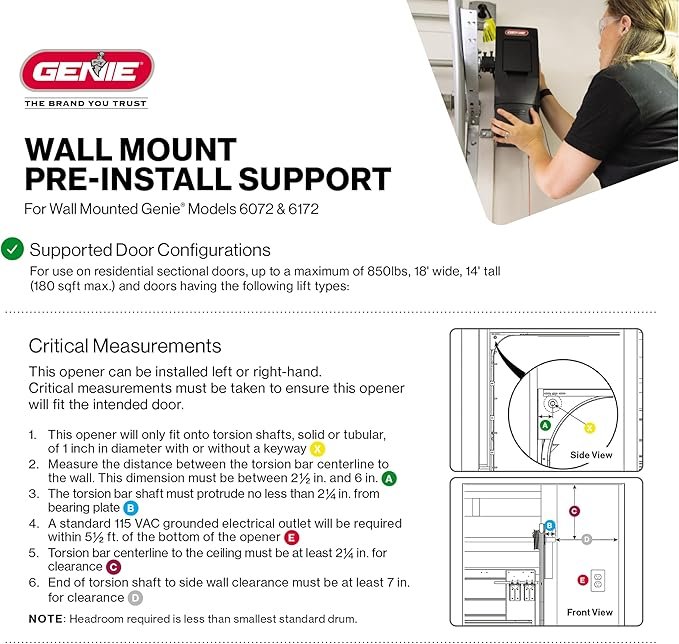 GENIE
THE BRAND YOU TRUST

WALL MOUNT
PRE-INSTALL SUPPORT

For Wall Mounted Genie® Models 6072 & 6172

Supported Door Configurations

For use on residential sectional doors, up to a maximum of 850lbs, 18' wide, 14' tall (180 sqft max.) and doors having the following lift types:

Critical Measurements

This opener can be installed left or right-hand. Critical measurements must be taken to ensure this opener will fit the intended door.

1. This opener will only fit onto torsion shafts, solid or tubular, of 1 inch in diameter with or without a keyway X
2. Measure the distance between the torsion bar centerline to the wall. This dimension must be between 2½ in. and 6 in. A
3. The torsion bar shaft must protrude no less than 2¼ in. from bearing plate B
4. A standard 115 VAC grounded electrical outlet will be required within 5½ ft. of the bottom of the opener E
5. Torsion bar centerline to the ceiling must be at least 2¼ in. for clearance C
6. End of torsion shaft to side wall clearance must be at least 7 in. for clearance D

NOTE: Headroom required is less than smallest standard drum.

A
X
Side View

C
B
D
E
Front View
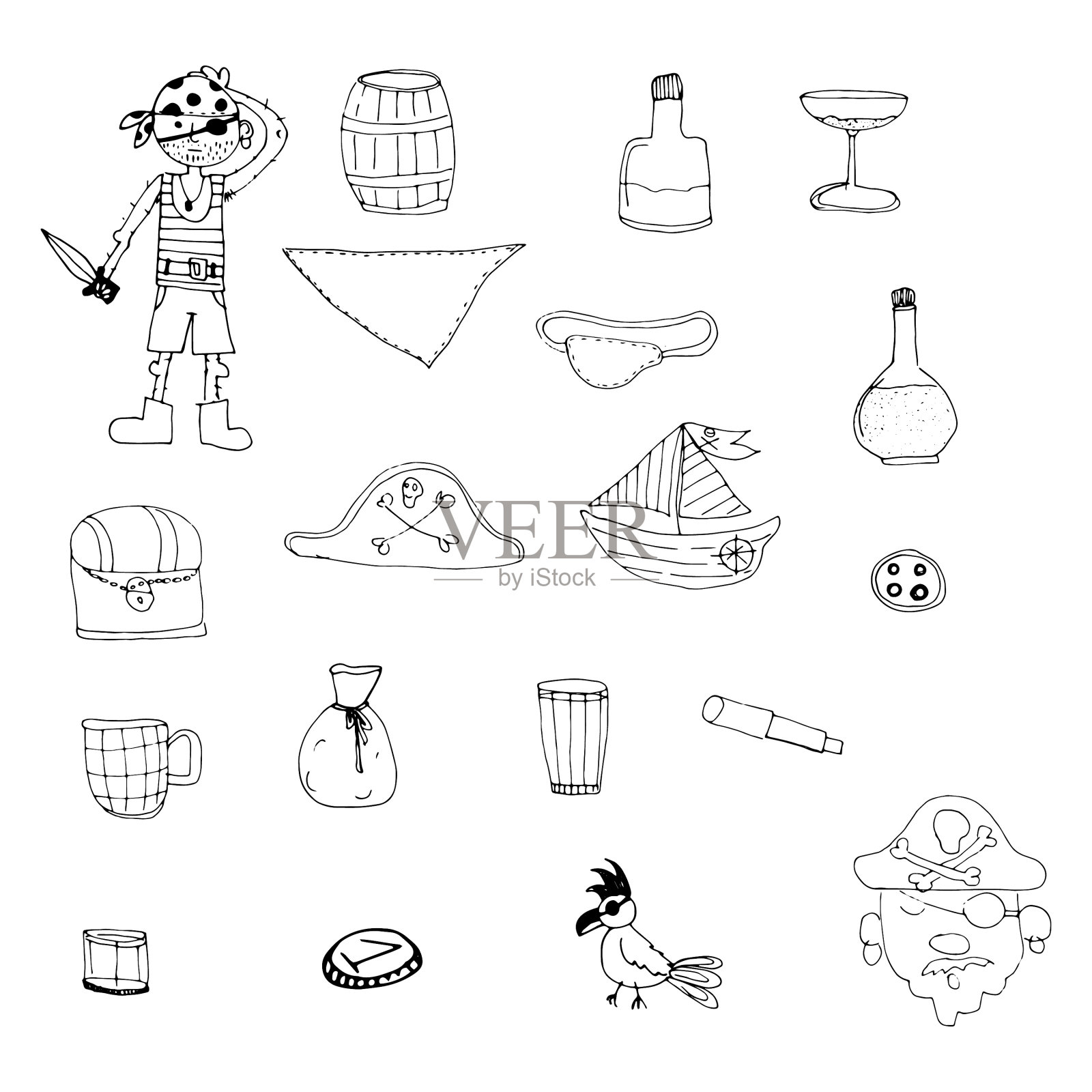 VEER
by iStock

================================

How to complete this task -
Which of the lines in the data contain the string "centerline"? Return each one.

Result -
2. Measure the distance between the torsion bar centerline to the wall. This dimension must be between 2½ in. and 6 in. A
5. Torsion bar centerline to the ceiling must be at least 2¼ in. for clearance C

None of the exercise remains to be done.